I think that should take care of vchiq.

There's also a shared memory driver where VC gets actual ARM-side addresses; I don't know how that can possible work directly, probably it will require a special allocator from this same region, but I think other architectures have similar problems, so it might not be that hard to overcome.

I can't help feeling though that I've overlooked something important!

Luke

— You are receiving this because you commented. Reply to this email directly, view it on GitHub, or mute the thread.

luked99 avatar Jul 30 '18 22:07 luked99

Thanks for the description!

I got most of it compiled in 64bit removing some assertions and changing some types from int to int32_t for example or removing void pointers completely. There are still tons of pointer to integer casts warnings that are probably critical, but I could not investigate further.

The main problem here is that mmal and vcos code base (in interfaces) are definitely not 64bit compatible because of above reasons. Another issue is that mmal has a dependency (khronos) where 32bit assembly was used /interface/khronos/common/khrn_int_hash_asm.s. I am not that familiar with 32bit nor 64bit arm assembly to convert this. But maybe this file could be excluded??

Well I am glad that there are more people interested in doing this!!

Greetings!

krjw avatar Jul 31 '18 08:07 krjw

If you can make your code available somewhere then I might be able to have a look.

Don't worry abbot mmal for now, as it requires vchiq. vchiq kernel driver is the place to start.

On Tue, 31 Jul 2018, 09:03 Konstantin Wachendorff, [email protected] wrote:

Thanks for the description!

Dataset content:

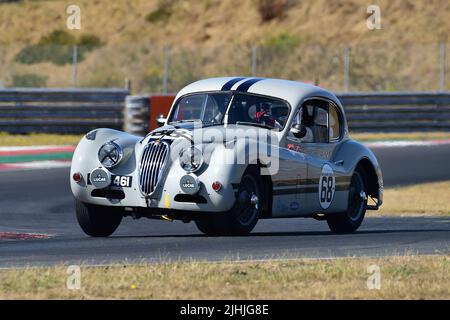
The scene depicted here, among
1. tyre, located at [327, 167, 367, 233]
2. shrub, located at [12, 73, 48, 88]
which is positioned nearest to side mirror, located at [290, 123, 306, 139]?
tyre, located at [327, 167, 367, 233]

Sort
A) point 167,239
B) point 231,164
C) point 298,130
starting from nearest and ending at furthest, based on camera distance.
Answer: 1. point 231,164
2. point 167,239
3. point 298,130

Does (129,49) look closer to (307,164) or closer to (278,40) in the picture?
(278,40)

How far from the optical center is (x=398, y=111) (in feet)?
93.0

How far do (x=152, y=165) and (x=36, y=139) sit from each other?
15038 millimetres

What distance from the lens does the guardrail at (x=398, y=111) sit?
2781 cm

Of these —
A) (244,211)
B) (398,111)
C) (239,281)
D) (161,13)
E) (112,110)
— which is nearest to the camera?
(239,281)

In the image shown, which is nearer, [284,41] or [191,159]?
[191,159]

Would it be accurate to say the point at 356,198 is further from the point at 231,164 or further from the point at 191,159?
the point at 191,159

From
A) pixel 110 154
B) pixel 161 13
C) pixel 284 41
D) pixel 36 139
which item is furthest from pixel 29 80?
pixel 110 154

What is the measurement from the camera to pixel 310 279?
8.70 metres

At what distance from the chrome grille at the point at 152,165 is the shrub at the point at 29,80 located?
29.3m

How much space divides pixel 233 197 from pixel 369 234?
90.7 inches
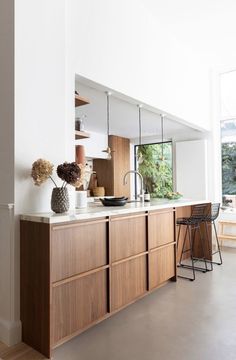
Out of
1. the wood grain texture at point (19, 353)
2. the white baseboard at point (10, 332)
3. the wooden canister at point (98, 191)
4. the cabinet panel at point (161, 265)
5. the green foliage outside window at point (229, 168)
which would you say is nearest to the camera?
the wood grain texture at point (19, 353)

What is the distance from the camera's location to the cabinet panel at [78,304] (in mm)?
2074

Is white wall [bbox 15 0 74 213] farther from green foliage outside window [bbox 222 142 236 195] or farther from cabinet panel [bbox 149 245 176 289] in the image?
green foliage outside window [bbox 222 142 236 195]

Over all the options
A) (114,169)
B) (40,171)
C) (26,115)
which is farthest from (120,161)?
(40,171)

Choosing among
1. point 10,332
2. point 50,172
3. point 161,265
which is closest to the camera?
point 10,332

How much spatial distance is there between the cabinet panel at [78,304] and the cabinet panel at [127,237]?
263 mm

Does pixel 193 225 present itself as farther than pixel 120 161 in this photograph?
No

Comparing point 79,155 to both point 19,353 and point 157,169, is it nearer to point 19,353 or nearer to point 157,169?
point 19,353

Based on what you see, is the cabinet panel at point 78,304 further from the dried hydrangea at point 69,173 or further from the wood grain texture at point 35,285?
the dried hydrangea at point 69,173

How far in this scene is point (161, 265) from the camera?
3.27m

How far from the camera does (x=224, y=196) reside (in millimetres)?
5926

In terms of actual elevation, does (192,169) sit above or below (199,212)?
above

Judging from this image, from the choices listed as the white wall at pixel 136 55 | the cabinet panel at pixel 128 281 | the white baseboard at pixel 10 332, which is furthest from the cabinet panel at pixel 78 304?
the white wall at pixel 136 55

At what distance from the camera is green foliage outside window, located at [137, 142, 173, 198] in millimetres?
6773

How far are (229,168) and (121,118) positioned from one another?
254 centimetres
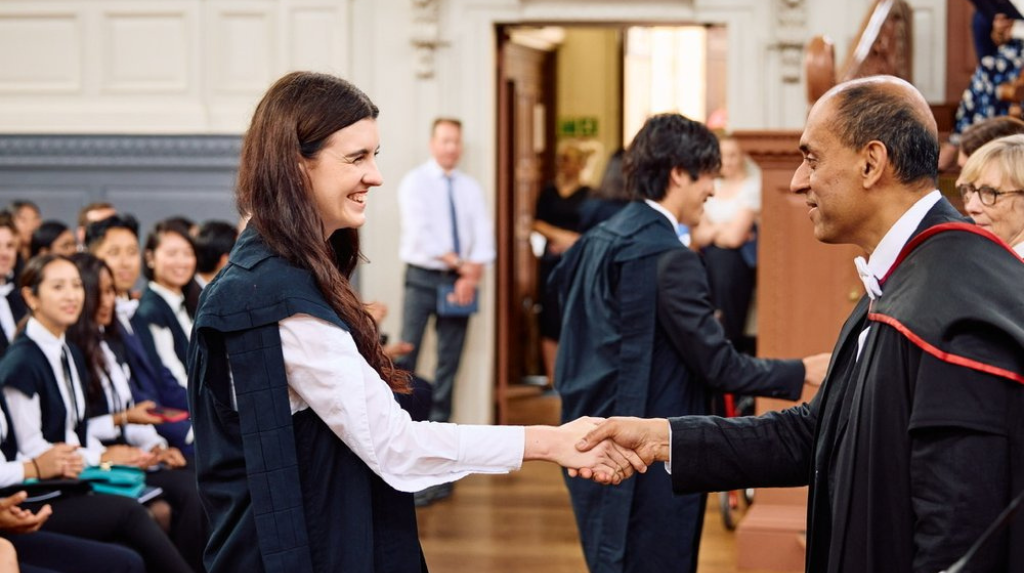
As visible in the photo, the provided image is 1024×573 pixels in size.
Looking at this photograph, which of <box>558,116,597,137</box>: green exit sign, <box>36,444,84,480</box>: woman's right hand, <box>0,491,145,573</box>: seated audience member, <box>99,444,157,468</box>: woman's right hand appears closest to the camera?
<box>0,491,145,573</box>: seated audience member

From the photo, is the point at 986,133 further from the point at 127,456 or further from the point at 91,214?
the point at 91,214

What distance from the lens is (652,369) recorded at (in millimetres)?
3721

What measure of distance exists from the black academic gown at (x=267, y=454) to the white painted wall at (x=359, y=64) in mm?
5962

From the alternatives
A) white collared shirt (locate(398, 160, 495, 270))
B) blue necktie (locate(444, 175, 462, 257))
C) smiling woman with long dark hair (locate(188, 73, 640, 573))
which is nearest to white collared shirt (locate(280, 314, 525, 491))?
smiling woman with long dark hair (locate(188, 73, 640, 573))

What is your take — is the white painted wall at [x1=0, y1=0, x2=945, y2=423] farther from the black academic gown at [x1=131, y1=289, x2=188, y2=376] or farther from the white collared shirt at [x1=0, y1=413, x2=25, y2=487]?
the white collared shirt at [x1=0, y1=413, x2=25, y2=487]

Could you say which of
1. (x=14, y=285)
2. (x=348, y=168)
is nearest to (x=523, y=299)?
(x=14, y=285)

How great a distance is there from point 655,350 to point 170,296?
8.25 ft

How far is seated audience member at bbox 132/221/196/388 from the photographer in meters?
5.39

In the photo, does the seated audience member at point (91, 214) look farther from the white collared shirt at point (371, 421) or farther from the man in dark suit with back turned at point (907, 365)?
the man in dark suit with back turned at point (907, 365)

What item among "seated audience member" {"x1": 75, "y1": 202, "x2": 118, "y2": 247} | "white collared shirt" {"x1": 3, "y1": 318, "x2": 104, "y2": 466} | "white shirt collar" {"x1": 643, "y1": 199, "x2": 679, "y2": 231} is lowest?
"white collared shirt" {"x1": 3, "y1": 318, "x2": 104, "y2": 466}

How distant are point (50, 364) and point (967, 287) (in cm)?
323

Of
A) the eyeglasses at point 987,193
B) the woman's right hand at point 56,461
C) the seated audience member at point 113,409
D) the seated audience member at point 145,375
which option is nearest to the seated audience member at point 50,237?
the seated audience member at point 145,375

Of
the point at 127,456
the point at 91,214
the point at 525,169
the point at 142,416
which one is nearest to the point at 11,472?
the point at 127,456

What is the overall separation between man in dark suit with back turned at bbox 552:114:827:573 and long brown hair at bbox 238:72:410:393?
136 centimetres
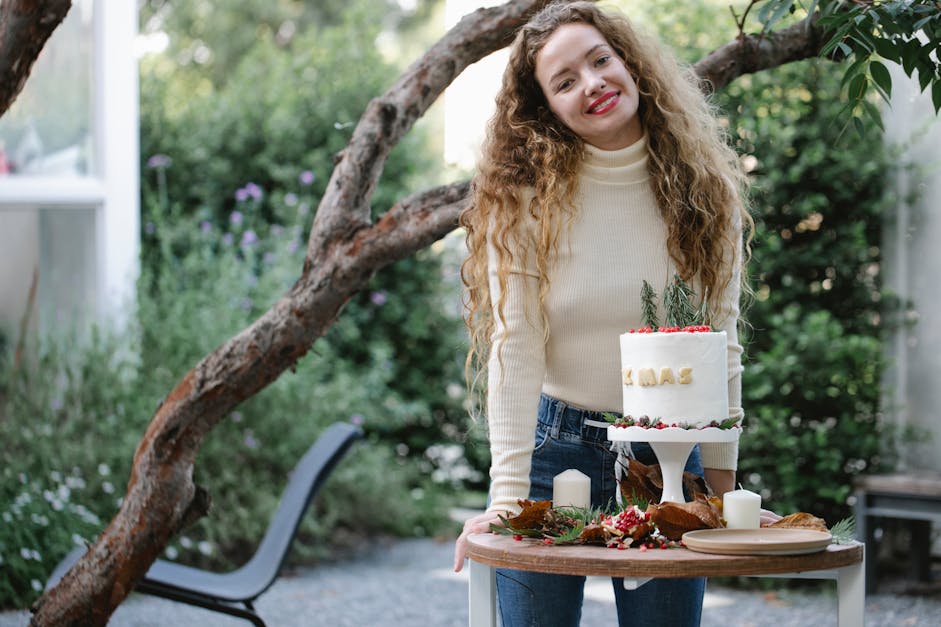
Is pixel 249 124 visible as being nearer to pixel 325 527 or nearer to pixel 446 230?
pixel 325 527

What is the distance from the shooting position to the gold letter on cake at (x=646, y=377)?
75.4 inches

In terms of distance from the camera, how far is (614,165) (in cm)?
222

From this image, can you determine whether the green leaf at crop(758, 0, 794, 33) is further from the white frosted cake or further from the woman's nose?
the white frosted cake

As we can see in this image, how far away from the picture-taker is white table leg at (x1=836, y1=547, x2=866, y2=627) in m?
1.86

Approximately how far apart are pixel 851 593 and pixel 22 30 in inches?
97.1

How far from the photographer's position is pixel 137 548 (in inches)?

Short exercise 1: From the 64-bit porting thread above, return word for word the span that begins at the words "Well I am glad" and stops after the words "have a look.".
Short exercise 2:
Answer these questions from the 64-bit porting thread above.
(a) Which type did krjw replace with int32_t?
(b) Which mmal dependency used 32-bit assembly?
(c) According to the reply, what is the place to start?

Exercise answer 1:
Well I am glad that there are more people interested in doing this!!

Greetings!

krjw avatar Jul 31 '18 08:07 krjw

If you can make your code available somewhere then I might be able to have a look.

Exercise answer 2:
(a) int
(b) khronos
(c) The vchiq kernel driver